The resulting induced vibrations of the hopper are continuously
monitored via the accelerometer. The vibration frequency is
gradually increased and the vibration amplitude automatically
adjusted to maintain the optimal level of vibration at the hopper
or hopper like structures. The measured vibration level is used to
determine whether resonance or near-resonance conditions are
achieved. Once this occurs, the vibration amplitude is increased to
a level deemed suitable as the optimum required to induce bulk or
dry material flow. During material discharge, the natural frequency
of the hopper or hopper like structure is likely to vary. The
device of the invention is designed to account for such situations
by remaining active and will search for the new resonant frequency
thus continually altering the excitation frequency such that true
resonance is maintained throughout and thus achieving the optimal
discharging process.
[0027] Because this controller induces the system to operate at
optimal resonant frequencies it is likely that the vibrator being
used could be smaller than those presently used to produce the same
or similar results. The device is fully automated to account for
variations in bulk and or granular material type and levels, hopper
design and environmental conditions.
[0028] This device is designed to control vibration actuators
capable of inducing a wide range of vibration signatures,
frequencies and amplitudes into the hopper or hopper like
structure.
[0029] This device can simultaneously control a number of actuators
and sensors placed at various locations on the hopper or hopper
like structure.
[0030] To restate this somewhat more fully, the controller
undertakes the following: [0031] 1. It generates a constant
amplitude low-level, electric signal that actuate a vibrator or
vibrators which are connected to the hopper. The vibration
frequency is gradually varied between two predetermined frequencies
(sinusoidal sweep) while the resulting induced vibrations of the
hopper are simultaneously monitored via the accelerometer. [0032]

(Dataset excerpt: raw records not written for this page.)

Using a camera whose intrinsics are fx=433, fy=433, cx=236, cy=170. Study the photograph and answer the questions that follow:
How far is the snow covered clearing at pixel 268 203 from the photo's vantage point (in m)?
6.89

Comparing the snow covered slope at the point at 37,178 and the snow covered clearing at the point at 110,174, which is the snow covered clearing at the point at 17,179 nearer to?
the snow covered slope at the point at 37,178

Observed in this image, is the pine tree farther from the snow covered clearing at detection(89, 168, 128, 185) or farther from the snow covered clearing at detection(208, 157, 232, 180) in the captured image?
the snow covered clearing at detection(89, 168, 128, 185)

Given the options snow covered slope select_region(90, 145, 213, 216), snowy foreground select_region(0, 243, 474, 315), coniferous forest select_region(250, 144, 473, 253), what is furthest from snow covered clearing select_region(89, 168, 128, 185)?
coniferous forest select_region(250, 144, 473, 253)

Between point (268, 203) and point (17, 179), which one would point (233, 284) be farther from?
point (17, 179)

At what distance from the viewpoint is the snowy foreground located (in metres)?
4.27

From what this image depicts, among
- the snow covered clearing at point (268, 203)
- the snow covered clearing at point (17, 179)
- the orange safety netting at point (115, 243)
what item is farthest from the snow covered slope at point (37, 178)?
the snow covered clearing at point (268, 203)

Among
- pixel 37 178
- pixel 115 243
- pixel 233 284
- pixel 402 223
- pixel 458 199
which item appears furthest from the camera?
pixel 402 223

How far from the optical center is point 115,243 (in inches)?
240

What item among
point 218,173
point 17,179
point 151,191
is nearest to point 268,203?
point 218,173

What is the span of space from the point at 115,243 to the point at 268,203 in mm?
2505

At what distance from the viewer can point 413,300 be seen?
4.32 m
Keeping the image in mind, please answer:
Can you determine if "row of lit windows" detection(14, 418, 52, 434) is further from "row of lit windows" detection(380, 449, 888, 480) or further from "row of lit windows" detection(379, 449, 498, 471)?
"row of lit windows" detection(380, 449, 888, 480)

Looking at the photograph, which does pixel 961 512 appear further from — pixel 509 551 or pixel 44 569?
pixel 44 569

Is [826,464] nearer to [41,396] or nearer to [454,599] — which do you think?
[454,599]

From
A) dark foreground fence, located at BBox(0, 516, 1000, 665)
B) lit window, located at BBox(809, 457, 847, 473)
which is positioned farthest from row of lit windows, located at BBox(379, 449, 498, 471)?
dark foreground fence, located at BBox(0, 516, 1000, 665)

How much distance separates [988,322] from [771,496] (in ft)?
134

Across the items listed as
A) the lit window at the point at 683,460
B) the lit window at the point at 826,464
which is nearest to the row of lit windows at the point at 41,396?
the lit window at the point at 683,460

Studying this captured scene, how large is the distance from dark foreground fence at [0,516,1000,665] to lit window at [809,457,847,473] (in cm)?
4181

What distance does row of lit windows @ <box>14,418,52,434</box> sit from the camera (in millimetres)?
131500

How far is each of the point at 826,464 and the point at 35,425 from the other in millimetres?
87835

2. The resulting vibration amplitude is stored in the controller's
memory as a function of excitation frequency. [0033] 3. The
controller detects the frequency corresponding to the maximum
vibration response amplitude (resonant frequency) and generates a
full-level signal at that frequency. This has been shown to induce
bulk or dry material flow. [0034] 4. The controller also modulates
the frequency of the excitation signal between two predetermined
limits proportional to the main (centre) frequency in order to
ensure that small shifts in the natural frequency of the structure
are taken into account. This is sustained for a predetermined
duration (say 1 minute) [0035] 5. A new set of frequency limits
based on the last resonant frequency are generated and a new
sinusoidal sweep (step 1) is undertaken over a predetermined
frequency range congruent with the dynamic behaviour of the hopper.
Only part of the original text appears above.